En noviembre de 2020, la fiscalía salvadoreña, entonces liderada por el fiscal Raúl Melara, accionó en contra de ministerios y funcionarios de Bukele por sospechas de que habían hecho mal uso de fondos destinados a la atención de la pandemia. Esas investigaciones se basaron en buena medida, según admitió luego Melara, en el trabajo de CICIES. En junio de 2021, cuando las investigaciones iban ya avanzadas, Bukele rompió el convenio con la OEA e hizo desaparecer a la CICIES.

Las agencias estadounidenses coordinadas por la Fuerza de Tarea Vulcano retomaron las investigaciones y las continuaron por su cuenta. Carolina Recinos de Bernal no encontró, en Estados Unidos, la misma protección de la que goza en El Salvador.
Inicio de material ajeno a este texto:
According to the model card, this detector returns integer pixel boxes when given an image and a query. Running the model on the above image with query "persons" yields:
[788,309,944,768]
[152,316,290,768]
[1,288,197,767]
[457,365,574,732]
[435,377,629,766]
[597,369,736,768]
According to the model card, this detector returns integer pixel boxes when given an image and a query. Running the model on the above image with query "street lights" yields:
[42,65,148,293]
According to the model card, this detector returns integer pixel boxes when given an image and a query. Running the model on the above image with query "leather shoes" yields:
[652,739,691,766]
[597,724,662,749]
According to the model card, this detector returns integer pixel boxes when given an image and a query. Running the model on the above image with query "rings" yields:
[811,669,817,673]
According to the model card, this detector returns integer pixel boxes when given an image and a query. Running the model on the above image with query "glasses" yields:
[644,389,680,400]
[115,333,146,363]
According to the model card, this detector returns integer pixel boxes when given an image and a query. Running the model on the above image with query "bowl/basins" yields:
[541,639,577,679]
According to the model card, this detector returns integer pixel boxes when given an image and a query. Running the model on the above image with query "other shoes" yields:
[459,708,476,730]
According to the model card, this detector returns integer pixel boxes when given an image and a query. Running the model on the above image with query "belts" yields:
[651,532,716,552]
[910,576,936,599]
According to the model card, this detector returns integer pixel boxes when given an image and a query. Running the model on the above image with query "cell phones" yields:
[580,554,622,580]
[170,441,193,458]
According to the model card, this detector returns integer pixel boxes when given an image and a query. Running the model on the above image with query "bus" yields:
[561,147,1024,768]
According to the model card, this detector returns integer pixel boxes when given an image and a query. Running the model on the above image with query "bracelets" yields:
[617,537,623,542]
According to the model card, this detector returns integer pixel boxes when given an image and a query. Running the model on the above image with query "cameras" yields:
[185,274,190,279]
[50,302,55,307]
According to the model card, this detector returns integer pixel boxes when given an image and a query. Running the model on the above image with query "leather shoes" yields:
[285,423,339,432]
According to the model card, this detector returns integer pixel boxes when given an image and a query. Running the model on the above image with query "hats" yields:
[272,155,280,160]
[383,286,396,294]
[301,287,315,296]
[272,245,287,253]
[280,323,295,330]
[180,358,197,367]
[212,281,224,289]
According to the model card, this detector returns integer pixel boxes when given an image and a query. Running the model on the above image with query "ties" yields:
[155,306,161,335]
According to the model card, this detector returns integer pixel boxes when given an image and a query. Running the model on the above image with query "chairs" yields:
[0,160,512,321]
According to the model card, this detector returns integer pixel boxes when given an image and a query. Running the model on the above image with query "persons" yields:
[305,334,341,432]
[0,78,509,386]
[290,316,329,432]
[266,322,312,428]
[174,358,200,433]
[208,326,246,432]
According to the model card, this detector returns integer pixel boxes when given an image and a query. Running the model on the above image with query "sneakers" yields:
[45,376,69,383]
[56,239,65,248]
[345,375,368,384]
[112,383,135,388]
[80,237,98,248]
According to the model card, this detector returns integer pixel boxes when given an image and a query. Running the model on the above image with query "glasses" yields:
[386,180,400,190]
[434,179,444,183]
En mayo de 2021, antes de la salida de CICIES, el Departamento de Estado, basado en parte en los elementos a los que sus agentes ya habían tenido acceso, nombró a Recinos de Bernal como funcionaria antidemocrática y corrupta en la llamada Lista Engel, el mecanismo administrativo que permite al gobierno de Estados Unidos prohibir a funcionarios extranjeros la entrada a la Unión Americana.

Luego, en diciembre de 2021, el Departamento del Tesoro sancionó a la jefa de gabinete. En su argumentación, el Tesoro aseguró que Recinos de Bernal es parte de “un esquema de corrupción multimillonaria en múltiples ministerios”, utilizando el mismo lenguaje con el que la fiscalía salvadoreña definió la estructura criminal enquistada en el gobierno salvadoreño.

La sanción a Recinos llegó horas después de que el Tesoro hizo públicas otras dos sanciones a funcionarios salvadoreños que, según Estados Unidos, están implicados en el pacto de Nayib Bukele con las pandillas MS13 y Barrio 18. En total, Washington ha mencionado o sancionado, además de a la jefa de gabinete, a dos secretarios de la presidencia, dos ministros, un viceministro, entre otros. La mayoría de esos nombres aparecen en los informes de la fiscalía salvadoreña y en las investigaciones estadounidenses, sin embargo, las sanciones impuestas por la administración Biden no redundaron en renuncia o destitución alguna.

En mayo de 2021, cuando ganó supermayoría en el Legislativo, Bukele destituyó al fiscal general que había iniciado las investigaciones contra sus funcionarios y puso a un abogado dócil al frente del Ministerio Público. A partir de entonces, todos los expedientes que nombraban a los cercanos al presidente desaparecieron.

A pesar de todo, Marta Carolina Recinos de Bernal, la mujer fuerte del gabinete de Nayib Bukele señalada de coordinar un esquema criminal y de corrupción desde casa Presidencial, sigue tranquila en su puesto, mandando y dando becas a su familia.